PAGE EXCERPT —
┌────────

Page MenuHomePhabricator

Disabling agent forwarding breaks dsh based restarts for Parsoid (required for deployments)
Closed, DeclinedPublic

Description

@yuvipanda emailed engineering list: "On Monday, 15th June 2015, we'll be merging https://gerrit.wikimedia.org/r/#/c/199936/, disabling insecure SSH Agent Forwarding for production access."

This breaks dsh-based restarts of Parsoid service from bast1001.wikimedia.org. Previously we used to do this from tin, but dsh was disabled from there, so we moved to bast1001. If dsh were available on tin, we can still use the proxy-command setup in our local ssh-config to keep dsh working (I think).

In any case, if the above patch merges on Monday, our deployment workflow breaks. Please help us with a workaround / alternative solution and/or delay merging that patch till this restart issue is resolved.

Related Objects

Event Timeline

ssastry created this task.Jun 10 2015, 8:09 PM
ssastry raised the priority of this task from to Needs Triage.
ssastry updated the task description. (Show Details)
ssastry added subscribers: ssastry, yuvipanda.
Restricted Application added a subscriber: Aklapper. · View Herald TranscriptJun 10 2015, 8:09 PM
yuvipanda triaged this task as Unbreak Now! priority.Jun 10 2015, 8:10 PM
bd808 added a subscriber: bd808.Jun 10 2015, 11:10 PM

Can we let the mwdeploy user run the command on the parsoid server side? If so the shared ssh-agent (/run/keyholder/proxy.sock) that is used for the scap commands can be used to get from tin to the target servers.

ssastry lowered the priority of this task from Unbreak Now! to Needs Triage.Jun 13 2015, 4:45 PM
ssastry moved this task from Backlog to Non-Parsoid Tasks on the Parsoid board.

└────────

WHAT THIS EXERCISE ASKS —
- 1) List every account that the event timeline of the Parsoid restart task shows being added as a subscriber.
- 2) Write the next part of the Parsoid restart task, picking up right after its last timeline entry.

[Data excerpts]

┌────────

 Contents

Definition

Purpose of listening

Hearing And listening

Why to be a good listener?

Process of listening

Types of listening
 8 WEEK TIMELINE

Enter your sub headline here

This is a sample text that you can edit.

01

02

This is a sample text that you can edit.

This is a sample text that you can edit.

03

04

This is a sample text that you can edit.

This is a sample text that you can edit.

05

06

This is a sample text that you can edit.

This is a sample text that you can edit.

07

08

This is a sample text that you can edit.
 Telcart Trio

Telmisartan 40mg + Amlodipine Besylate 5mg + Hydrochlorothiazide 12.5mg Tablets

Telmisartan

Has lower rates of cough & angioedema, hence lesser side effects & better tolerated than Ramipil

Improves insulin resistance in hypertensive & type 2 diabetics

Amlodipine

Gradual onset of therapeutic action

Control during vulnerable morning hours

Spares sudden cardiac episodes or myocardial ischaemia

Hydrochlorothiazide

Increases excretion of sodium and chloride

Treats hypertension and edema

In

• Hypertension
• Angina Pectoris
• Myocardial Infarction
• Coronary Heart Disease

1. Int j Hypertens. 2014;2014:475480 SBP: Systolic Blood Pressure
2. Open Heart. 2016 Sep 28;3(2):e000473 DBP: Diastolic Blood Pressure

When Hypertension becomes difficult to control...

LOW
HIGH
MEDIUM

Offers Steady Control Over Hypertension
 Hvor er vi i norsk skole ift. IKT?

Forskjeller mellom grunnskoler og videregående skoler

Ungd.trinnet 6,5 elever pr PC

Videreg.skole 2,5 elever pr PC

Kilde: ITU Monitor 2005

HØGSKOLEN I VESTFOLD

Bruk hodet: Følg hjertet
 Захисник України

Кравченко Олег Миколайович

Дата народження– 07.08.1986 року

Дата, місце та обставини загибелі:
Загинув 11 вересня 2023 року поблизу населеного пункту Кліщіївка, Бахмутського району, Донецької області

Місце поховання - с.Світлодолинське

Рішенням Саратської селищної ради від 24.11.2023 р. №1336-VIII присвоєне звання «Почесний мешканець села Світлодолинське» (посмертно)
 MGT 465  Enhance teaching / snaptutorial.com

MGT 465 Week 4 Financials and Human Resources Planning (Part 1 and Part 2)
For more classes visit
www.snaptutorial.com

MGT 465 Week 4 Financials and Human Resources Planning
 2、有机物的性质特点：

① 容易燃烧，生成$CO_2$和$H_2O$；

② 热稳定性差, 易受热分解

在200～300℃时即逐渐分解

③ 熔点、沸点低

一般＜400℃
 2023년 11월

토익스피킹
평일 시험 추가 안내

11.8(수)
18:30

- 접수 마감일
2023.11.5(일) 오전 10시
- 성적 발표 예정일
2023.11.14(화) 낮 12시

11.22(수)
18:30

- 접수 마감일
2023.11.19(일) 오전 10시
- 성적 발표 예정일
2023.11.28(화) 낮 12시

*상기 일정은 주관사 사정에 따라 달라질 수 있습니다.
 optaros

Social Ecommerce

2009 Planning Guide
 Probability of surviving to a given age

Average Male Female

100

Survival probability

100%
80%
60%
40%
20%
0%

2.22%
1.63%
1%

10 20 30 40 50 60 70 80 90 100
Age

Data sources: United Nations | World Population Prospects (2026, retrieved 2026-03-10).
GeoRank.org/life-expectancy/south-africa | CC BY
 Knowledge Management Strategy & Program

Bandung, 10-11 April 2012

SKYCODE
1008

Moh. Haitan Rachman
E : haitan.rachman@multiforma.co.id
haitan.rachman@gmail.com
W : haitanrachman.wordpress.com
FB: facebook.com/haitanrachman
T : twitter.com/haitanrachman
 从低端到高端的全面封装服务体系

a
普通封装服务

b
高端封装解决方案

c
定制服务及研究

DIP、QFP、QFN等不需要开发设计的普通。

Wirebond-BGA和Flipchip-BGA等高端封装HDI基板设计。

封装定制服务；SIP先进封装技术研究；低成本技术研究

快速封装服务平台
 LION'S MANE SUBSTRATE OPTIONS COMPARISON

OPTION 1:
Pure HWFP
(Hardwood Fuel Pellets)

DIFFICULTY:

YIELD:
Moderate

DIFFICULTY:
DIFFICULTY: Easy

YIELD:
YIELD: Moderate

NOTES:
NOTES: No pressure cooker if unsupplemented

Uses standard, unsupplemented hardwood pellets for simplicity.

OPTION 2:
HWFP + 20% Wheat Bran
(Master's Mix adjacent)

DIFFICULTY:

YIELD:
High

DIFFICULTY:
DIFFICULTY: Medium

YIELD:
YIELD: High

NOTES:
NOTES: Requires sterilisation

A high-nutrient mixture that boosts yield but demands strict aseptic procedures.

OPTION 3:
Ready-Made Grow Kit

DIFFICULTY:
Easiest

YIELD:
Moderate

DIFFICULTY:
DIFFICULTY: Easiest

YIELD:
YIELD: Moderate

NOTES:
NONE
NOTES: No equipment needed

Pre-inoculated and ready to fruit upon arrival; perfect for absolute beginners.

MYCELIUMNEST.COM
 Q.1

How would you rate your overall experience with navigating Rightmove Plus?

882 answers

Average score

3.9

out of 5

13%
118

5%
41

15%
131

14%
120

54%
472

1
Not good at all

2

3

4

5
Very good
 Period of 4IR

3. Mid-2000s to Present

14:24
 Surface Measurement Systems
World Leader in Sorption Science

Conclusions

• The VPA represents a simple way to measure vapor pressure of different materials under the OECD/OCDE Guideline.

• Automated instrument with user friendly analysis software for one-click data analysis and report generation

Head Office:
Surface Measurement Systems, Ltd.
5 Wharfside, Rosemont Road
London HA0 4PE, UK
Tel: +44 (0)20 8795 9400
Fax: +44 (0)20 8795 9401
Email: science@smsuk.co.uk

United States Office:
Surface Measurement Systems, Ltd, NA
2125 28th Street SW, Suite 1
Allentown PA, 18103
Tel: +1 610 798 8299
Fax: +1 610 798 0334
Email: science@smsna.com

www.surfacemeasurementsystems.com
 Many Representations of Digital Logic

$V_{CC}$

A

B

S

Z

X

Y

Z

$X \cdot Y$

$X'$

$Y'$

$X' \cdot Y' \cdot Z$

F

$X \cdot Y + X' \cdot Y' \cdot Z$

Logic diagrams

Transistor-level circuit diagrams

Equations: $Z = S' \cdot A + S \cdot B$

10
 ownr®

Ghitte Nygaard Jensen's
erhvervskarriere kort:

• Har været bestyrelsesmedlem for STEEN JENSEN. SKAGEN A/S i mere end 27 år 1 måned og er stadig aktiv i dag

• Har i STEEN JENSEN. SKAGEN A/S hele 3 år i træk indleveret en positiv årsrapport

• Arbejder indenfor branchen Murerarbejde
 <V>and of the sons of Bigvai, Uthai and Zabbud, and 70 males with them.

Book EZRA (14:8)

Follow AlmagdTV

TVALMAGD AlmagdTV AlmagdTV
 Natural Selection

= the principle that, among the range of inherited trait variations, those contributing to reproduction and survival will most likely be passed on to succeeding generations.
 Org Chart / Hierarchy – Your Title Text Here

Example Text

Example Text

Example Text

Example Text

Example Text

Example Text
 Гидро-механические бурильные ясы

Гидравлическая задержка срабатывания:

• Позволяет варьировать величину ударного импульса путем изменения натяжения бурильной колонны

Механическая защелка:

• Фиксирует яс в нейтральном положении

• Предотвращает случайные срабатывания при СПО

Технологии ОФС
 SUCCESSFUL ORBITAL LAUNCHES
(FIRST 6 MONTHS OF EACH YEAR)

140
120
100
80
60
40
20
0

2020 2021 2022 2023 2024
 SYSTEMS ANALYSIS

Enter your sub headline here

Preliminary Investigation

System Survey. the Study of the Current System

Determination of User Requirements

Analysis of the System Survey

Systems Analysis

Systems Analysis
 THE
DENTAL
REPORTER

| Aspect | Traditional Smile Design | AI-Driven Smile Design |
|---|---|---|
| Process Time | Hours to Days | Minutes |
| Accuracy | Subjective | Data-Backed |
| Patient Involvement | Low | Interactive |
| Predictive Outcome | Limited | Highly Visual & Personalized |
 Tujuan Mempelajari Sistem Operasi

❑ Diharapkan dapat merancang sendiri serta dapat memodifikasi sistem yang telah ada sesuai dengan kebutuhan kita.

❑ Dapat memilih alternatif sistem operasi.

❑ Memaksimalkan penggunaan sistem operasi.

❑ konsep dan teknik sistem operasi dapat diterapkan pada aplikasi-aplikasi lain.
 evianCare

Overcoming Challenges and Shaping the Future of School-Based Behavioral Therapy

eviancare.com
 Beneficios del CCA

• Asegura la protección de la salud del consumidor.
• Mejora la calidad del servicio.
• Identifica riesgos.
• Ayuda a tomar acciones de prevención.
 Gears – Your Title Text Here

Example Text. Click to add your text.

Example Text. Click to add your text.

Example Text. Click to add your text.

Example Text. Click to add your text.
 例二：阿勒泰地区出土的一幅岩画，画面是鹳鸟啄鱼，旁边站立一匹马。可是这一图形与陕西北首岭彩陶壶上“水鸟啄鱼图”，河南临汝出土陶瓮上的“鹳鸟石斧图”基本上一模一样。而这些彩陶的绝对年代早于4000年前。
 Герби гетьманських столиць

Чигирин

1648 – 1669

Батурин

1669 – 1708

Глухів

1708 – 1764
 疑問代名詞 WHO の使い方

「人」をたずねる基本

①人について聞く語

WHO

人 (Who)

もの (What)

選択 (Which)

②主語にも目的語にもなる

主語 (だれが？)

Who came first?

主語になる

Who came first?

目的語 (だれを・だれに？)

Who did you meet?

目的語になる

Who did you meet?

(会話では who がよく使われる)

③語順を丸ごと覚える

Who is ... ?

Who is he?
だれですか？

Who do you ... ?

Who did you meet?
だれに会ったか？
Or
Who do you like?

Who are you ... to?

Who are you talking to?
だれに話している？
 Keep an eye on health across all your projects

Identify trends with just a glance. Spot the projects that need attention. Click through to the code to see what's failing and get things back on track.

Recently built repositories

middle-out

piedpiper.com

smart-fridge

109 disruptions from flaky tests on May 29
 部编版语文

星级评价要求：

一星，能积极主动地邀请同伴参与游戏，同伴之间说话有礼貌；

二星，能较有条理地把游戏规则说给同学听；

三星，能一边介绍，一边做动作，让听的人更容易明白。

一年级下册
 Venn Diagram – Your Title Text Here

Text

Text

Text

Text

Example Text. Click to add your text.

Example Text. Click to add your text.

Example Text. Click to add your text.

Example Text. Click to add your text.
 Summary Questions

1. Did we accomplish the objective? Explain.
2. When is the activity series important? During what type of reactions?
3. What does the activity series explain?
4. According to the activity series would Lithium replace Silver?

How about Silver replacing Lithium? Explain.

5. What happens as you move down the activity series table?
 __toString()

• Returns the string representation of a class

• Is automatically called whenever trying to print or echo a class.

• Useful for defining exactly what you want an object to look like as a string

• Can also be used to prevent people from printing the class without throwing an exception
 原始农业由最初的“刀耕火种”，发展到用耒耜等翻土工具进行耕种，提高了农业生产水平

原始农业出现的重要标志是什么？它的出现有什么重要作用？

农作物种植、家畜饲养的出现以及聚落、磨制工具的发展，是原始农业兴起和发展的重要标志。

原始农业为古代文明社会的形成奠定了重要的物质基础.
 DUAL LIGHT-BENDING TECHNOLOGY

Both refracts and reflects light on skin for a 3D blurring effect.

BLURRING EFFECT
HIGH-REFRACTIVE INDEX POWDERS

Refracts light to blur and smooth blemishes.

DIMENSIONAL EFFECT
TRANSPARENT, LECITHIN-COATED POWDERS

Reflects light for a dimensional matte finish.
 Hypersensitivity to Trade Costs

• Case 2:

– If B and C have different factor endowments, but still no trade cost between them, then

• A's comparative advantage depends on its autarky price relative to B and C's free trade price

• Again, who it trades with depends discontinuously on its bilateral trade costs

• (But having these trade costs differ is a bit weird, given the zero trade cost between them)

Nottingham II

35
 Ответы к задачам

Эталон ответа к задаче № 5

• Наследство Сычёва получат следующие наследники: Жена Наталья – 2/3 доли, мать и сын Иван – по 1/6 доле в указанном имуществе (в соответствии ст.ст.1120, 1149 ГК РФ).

└────────

RESULTS FOR THE EXERCISE —
- 1) ssastry, yuvipanda, Aklapper, bd808

- 2)
Temporary fix:

  1. Have proxycommand set up properly on your local .ssh/config
  2. Have a clone of operations/puppet.git
  3. cd to 'modules/dsh/files/group'
  4. Use pssh (or dsh?) to run commands: pssh -p 8 -O 'StrictHostKeyChecking=no' -h parsoid 'sudo service parsoid restart'
  5. Stop doing above once the patch gets merged

@ssastry is this a workable workaround for your deploys atm?

On IRC, @yuvipanda said that the above patch has been merged. @cscott, @Arlolra, we should test 'git deploy service restart' as part of today's deploy.

We can still do canary restart of a single node by logging into that server (via a proxycommand) and restarting parsoid there -- so that part of the deploy workflow is unaffected.

FWIW, we have been using ansible from a local host (via proxycommand) with good success: https://github.com/gwicke/ansible-playground

We'd like to move this to a production deploy host to make sure that all deployers can use the same tools, but that will need rolling back some of the firewalling that was recently added, and ideally a more up-to-date deploy host. We'll also need a solution for per-group or per-user private keys to enable access to specific hosts. We probably don't want to give any mwdeploy user sudo rights on the cassandra cluster, for example.

faidon added a subscriber: faidon.Jun 15 2015, 2:33 PM

FWIW, we have been using ansible from a local host (via proxycommand) with good success: https://github.com/gwicke/ansible-playground
We'd like to move this to a production deploy host to make sure that all deployers can use the same tools, but that will need rolling back some of the firewalling that was recently added, and ideally a more up-to-date deploy host. We'll also need a solution for per-group or per-user private keys to enable access to specific hosts. We probably don't want to give any mwdeploy user sudo rights on the cassandra cluster, for example.

Well this workflow is also based on SSH, so there is no functional difference than dsh in this sense (if Ansible works, dsh will work and vice-versa). In other words, this is completely off-topic to this task, sorry :)

Ottomata triaged this task as Normal priority.Jun 15 2015, 2:46 PM
Ottomata set Security to None.

In other words, this is completely off-topic to this task

As you note, both cases share the same underlying problem. I think it's useful to mention other use cases affected by this, as it can inform the search for better short & longer-term solutions.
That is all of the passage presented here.